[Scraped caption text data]
_ _ _ _

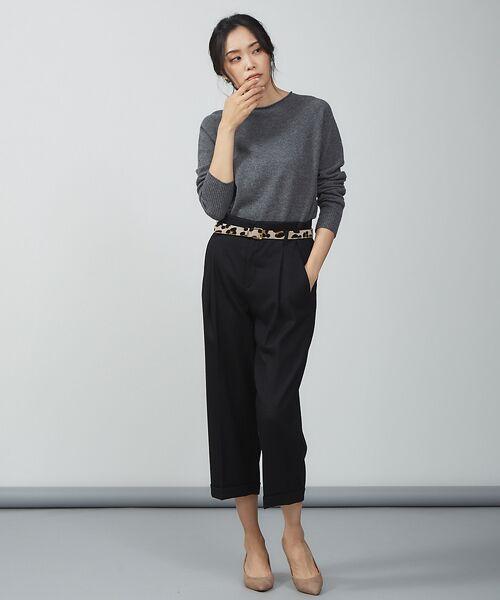 qualite / カリテ ニット・セーター | ウールロングニット【予約】 | 詳細19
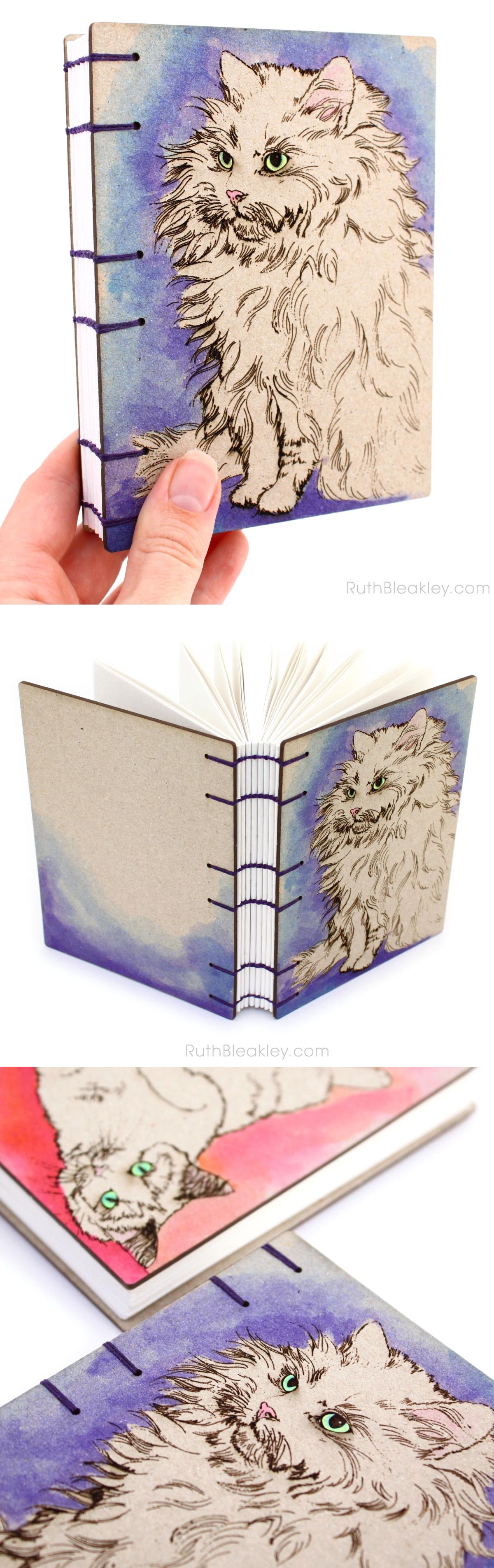 Purple Cat Journal handmade by bookbinder Ruth Bleakley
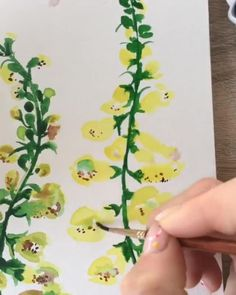 Watercolor Painting Techniques, Watercolor Drawing, Watercolor Cards, Floral Watercolor, Watercolor Paintings, Watercolor Flowers Tutorial, Watercolour Tutorials, Flower Drawing Tutorials, Watercolor Beginner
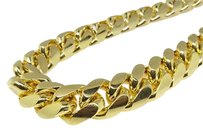 14k Yellow Gold Finish Solid Franco Miami Cuban Necklace Sterling Silver Mm
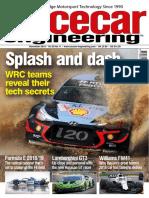 Racecar Engineering 2018 11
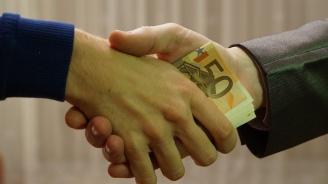 """""""АФИС"""": Корупцията ерозира гражданския морал и е главната причина за недоверието към институциите"""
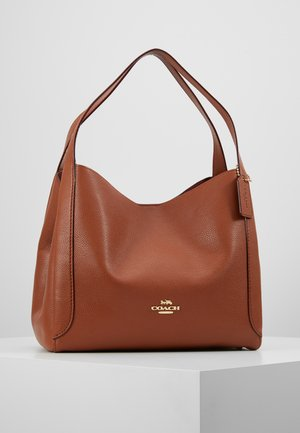 POLISHED HADLEY - Handbag - saddle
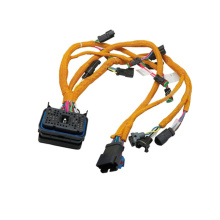 195-7336 Wire Harness for Caterpillar excavator 325C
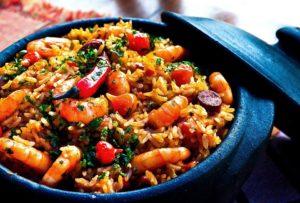 Crevettes, Riz, Poivrons, Pot, Le Dîner, Cuit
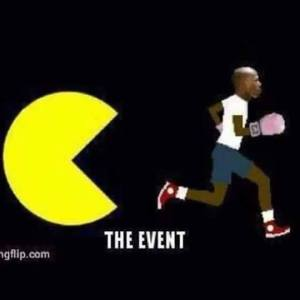 Mayweather running in fight comment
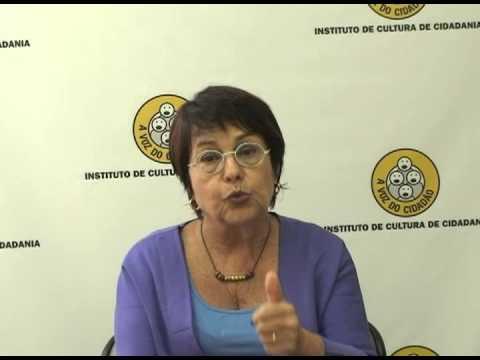 2 – Meio Ambiente – Aspásia Camargo  – Agentes de Cidadania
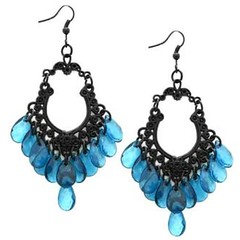 Glimpse of Malibu Blue Earrings P5712-1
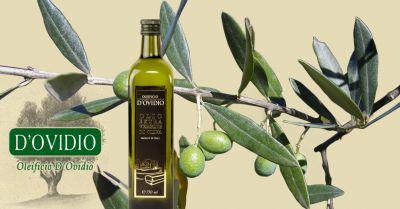 oleificio dovidio occasione vendita online olio artigianale extravergine made italy abruzzo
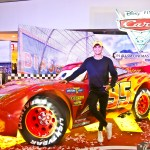 Life-Sized Lightning McQueen Model Now on Display at SM North EDSA
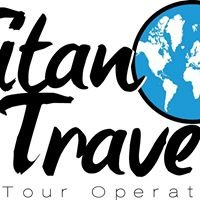 Titan Travel Tour Operator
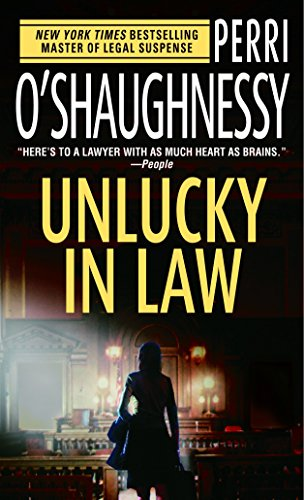 9780440240884: Unlucky in Law (Nina Reilly)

_ _ _ _

## WHAT TO PRODUCE
Without the pictures, give again exactly the lines above starting at the line containing "Purple Cat Journal" and ending at the line containing "2 – Meio Ambiente".

## YOUR SOLUTION
 Purple Cat Journal handmade by bookbinder Ruth Bleakley
 Watercolor Painting Techniques, Watercolor Drawing, Watercolor Cards, Floral Watercolor, Watercolor Paintings, Watercolor Flowers Tutorial, Watercolour Tutorials, Flower Drawing Tutorials, Watercolor Beginner
 14k Yellow Gold Finish Solid Franco Miami Cuban Necklace Sterling Silver Mm
 Racecar Engineering 2018 11
 """""""АФИС"""": Корупцията ерозира гражданския морал и е главната причина за недоверието към институциите"""
 POLISHED HADLEY - Handbag - saddle
 195-7336 Wire Harness for Caterpillar excavator 325C
 Crevettes, Riz, Poivrons, Pot, Le Dîner, Cuit
 Mayweather running in fight comment
 2 – Meio Ambiente – Aspásia Camargo  – Agentes de Cidadania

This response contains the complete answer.